Take the Hammer. First, it's a car called the Hammer, which tells you quite a bit. AMG took the mid-sized W124 chassis E-class and managed to shoehorn in a hand-built 5.6-litre V-8. If you ordered one of these in 1986 and ran into a Lamborghini Countach on the Autobahn, you could be assured of your ability to put the rampant bull in your rearview mirror.

The R63 AMG of the mid-2000s is a 507-horsepower V-8-powered minivan.

Further madness followed, with the likes of the SL73, a classic grand tourer with a ludicrous 7.3-litre V-12 engine stuffed under its hood. Launched in 1999, a variant of this engine is still used to create the heart of the Pagani supercar range.

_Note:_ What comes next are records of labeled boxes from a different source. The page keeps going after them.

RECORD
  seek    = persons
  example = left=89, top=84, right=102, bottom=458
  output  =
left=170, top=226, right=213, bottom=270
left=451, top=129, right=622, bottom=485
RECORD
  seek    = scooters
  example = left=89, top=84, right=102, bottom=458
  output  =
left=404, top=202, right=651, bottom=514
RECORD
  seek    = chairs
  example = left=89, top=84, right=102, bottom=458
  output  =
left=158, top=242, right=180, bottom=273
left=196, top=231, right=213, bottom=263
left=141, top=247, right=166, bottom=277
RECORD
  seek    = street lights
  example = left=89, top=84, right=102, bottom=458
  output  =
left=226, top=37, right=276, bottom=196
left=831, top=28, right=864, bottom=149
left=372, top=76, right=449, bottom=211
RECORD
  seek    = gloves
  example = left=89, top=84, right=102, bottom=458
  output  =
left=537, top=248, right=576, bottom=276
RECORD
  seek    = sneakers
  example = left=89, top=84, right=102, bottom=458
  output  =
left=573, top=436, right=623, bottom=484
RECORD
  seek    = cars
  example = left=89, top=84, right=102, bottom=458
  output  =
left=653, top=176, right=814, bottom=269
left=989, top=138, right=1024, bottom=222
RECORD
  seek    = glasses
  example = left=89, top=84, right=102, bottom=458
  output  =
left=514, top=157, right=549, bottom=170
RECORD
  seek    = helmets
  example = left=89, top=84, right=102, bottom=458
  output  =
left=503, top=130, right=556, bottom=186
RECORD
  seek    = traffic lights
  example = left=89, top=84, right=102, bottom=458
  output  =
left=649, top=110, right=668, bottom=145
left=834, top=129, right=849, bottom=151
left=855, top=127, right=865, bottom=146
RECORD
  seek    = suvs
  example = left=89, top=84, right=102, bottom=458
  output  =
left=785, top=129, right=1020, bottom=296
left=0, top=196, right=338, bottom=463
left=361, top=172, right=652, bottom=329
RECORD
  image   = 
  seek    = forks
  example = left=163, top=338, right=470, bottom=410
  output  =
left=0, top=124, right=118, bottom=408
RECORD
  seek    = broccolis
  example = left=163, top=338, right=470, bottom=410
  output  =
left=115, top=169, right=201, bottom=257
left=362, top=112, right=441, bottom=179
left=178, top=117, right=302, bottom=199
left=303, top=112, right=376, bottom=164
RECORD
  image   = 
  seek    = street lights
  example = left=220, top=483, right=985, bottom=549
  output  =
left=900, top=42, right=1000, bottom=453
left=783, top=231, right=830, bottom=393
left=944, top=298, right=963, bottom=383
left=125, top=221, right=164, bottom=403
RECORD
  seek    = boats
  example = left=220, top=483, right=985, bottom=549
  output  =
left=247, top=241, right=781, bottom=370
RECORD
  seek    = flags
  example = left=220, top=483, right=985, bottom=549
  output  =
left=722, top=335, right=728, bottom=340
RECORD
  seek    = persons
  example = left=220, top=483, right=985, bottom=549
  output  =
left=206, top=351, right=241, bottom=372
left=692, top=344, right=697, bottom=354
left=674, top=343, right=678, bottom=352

More importantly, Mercedes and AMG began the slow courtship that would end with the mothership taking over the brand entirely. In 1995, the C36 AMG arrived in Mercedes dealerships, allowing fans greater access to AMG. In 1999, when the homologation-special CLK-GTR was blowing the minds of the few who could afford one, Mercedes acquired 51 per cent of AMG's shares, and moved AMG under the corporate umbrella. The transfer was completed in 2005, with Aufrecht selling his remaining shares to Mercedes-Benz.

As a result, Mercedes-Benz began applying the AMG formula to pretty much everything it made. There's no better example of this than the R63 AMG of the mid-2000s, which is a 507-horsepower V-8-powered minivan. That's silly. And wonderful.

The only issue with making V-8-powered versions of every kind of Mercedes-Benz is that it becomes hard to differentiate the truly special cars. Thus, Mercedes designated a Black Series line of ultra-powerful coupes, and eventually had AMG build the gull-winged SLS from scratch.

Mercedes moved AMG under the corporate umbrella after acquiring 51 per cent of its shares in 1999.

Today, Mercedes-Benz leverages the AMG brand by badging cars as Mercedes-AMG. Most of the engines are still hand built and signed by a single technician in Affalterbach, but if you opt for the lower numbers, such as in the Mercedes-AMG C43, you get a more mass-market twin-turbo V-6.

That's not likely to please AMG's hard-core fans, but they needn't be too worried. Just listen to the sound of something like the C63S coupe starting up: drama, speed, the heat of the forge, and the thunder of a V-8. Fifty years on, AMG still knows how to swing a hammer.